In his concise examination of the social and philosophical bases of law, H. L. A. Hart states that one main reason he wrote the book is to connect the definition of law, about which most people cannot agree, to the practical aspects of law, which does not seem as challenging to understand, or at least to cite. The vast array of definitions of what constitutes law—as opposed to distinct laws—is dauntingly wide. He does not think that this means that most definitions are wrong, however; the core values that make up law will vary among societies. In contrast, many members of a given society will know some of its laws, or at least how to learn what those laws are.
Few Englishmen are unaware that there is a law forbidding murder, or requiring the payment of income tax, or specifying what must be done to make a valid will. Virtually everyone except the child or foreigner coming across the English word “law” for the first time could easily multiply such examples . . . .
Hart explains a fundamental principle of law to be that of “sovereignty.” This concept includes ideas about order, authority, and allegiance. He is not referring specifically to the centralized authority of a monarchy or similar system, however; the sovereignty concept applies equally well in a democracy. The concept he presents is the “doctrine of sovereignty.”
The doctrine asserts that in every society, where there is law, there is ultimately to be found latent beneath the variety of political forms, in a democracy as much as in an absolute monarchy, this simple relationship between subjects rendering habitual obedience and a sovereign who renders obedience to no one.

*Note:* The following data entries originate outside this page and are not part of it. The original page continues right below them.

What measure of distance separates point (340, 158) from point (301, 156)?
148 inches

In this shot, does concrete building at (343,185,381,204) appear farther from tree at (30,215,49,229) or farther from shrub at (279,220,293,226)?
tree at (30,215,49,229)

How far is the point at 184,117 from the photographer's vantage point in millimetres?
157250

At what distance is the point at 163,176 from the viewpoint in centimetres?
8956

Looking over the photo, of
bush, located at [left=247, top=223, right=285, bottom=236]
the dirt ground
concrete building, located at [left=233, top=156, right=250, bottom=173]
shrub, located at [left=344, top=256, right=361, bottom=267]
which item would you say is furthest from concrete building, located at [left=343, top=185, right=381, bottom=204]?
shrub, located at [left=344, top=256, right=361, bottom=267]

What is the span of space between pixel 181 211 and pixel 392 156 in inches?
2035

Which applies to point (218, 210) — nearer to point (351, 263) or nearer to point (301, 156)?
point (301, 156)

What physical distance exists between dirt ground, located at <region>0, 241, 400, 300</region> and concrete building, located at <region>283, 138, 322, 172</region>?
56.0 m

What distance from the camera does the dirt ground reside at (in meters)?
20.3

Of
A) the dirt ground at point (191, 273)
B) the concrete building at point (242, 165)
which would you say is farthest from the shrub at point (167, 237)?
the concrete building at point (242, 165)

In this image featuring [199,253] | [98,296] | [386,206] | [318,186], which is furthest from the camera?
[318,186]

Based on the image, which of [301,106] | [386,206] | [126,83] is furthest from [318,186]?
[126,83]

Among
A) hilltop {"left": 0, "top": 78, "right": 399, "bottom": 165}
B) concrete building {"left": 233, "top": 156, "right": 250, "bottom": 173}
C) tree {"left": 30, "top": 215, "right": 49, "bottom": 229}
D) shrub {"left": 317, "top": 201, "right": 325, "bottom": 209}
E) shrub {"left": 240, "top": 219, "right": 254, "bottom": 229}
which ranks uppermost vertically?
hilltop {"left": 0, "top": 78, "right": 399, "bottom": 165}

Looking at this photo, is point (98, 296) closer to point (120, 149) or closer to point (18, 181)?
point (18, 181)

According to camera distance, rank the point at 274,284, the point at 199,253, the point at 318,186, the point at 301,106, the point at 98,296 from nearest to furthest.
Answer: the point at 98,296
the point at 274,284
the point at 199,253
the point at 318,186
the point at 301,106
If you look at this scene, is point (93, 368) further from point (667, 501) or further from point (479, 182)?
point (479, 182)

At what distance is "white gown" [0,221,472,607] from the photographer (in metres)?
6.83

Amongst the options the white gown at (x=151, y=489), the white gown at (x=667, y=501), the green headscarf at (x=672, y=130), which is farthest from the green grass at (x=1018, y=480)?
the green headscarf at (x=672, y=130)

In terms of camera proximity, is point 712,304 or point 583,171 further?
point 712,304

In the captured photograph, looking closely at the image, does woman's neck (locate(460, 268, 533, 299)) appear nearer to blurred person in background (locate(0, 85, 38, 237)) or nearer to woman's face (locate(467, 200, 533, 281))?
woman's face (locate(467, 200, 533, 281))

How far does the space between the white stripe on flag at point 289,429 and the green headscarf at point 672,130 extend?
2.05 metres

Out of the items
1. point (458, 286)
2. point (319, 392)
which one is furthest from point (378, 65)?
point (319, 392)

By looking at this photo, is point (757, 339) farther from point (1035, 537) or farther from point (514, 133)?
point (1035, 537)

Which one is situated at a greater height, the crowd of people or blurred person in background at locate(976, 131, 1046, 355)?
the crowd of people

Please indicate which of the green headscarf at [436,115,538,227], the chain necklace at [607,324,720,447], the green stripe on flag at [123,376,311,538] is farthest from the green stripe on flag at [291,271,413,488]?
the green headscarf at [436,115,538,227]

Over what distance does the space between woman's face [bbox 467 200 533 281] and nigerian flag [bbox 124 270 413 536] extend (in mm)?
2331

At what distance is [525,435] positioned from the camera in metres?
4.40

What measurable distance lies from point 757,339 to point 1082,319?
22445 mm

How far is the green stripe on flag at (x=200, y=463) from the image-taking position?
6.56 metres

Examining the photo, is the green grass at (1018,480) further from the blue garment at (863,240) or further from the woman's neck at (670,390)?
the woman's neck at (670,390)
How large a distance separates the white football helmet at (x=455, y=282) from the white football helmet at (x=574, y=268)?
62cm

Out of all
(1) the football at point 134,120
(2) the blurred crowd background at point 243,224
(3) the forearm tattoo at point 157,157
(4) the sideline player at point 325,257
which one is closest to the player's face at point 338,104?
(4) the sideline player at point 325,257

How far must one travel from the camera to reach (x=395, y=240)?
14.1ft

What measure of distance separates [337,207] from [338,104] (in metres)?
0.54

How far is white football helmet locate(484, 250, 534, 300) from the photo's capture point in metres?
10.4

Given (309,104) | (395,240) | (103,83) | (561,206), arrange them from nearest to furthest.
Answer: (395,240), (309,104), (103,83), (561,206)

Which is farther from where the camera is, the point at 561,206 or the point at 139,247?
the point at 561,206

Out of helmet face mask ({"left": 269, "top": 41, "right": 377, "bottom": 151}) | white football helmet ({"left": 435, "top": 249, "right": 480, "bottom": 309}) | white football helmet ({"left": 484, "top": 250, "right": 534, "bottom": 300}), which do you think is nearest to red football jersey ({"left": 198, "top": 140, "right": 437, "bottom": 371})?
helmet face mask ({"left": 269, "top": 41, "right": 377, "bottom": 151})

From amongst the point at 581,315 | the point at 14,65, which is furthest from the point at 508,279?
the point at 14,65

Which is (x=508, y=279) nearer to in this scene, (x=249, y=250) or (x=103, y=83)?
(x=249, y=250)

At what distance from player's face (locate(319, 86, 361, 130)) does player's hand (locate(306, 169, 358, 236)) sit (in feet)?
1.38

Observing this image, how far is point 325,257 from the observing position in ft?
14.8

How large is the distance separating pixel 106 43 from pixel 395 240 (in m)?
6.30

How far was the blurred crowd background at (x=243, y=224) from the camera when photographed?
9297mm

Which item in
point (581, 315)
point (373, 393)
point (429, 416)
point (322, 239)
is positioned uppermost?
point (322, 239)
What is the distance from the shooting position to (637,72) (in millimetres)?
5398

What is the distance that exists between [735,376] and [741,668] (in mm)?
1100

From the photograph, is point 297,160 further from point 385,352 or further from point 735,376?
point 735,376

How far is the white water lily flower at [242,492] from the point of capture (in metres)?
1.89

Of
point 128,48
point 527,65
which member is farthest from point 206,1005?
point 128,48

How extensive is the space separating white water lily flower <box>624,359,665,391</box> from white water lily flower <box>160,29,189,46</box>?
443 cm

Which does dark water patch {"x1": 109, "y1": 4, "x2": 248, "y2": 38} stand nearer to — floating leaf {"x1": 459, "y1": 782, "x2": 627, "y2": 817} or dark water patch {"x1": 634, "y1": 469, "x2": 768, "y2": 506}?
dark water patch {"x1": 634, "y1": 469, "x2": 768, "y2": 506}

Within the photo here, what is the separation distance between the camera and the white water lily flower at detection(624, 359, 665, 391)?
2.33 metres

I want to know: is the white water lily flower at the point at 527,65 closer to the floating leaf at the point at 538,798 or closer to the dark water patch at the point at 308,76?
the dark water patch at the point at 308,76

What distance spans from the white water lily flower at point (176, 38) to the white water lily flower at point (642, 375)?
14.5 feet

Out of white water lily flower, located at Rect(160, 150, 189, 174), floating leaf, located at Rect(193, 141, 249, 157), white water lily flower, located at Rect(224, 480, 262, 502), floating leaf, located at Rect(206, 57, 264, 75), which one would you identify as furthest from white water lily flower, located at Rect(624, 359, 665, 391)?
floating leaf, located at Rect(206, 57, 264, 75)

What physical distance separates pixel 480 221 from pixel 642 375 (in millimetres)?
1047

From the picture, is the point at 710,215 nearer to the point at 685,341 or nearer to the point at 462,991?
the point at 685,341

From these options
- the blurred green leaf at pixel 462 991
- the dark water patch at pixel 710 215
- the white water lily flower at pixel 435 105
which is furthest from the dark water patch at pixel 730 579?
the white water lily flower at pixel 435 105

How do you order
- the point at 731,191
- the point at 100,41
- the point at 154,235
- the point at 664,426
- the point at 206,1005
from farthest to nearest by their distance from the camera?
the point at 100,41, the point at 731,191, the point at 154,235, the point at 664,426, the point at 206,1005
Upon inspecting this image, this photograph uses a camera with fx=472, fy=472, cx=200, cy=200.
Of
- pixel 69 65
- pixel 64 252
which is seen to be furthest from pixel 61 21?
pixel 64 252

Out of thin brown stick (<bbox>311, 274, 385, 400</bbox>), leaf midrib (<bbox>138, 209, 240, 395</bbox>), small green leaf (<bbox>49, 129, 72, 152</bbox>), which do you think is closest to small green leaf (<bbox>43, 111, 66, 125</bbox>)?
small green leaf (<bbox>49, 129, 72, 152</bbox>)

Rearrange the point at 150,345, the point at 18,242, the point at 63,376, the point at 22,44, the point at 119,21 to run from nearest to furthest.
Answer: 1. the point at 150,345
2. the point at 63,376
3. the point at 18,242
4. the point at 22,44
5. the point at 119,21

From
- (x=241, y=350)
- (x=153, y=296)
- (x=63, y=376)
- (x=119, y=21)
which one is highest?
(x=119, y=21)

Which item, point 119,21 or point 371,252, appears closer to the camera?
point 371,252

The reasons that this concept can apply in a democracy include the idea that the sovereign, or entity above the law, is the entity that creates laws and imposes limitations.
He creates law for others and so opposes legal duties or limitations upon them whereas he is said himself to be legally unlimited and illimitable.
The next, related questions that arise, for Hart, are the determination of who obeys such law and how they are encouraged to do so. These ideas include the “habit of obedience.” More importantly, Hart argues, is the understanding of legitimacy that continues regardless of the person occupying the condition of sovereignty. Law, he shows, is a concept that continues regardless of any individual’s status in regard to sovereignty. Beyond the habit of obedience, there must be social rules to which members of a society adhere. Rather than a habit, which is reducible to observed behavior, rules can prescribe enforceable behavior.
If a social rule is to exist some at least must look upon the behavior in question as a general standard to be followed by the group as a whole. A social rule has an “internal” aspect in addition to the external aspect which it shares with a social habit and which insists in . . . regular uniform behavior . . . .
Such rules can be separated from habit by the analogy of a game—in his choice, chess, in which players follow rules. The internal aspect includes cohesiveness in the attitude of acceptance, as all must agree to comply to using the regular stand to comply with behavior, rather than merely to observe it.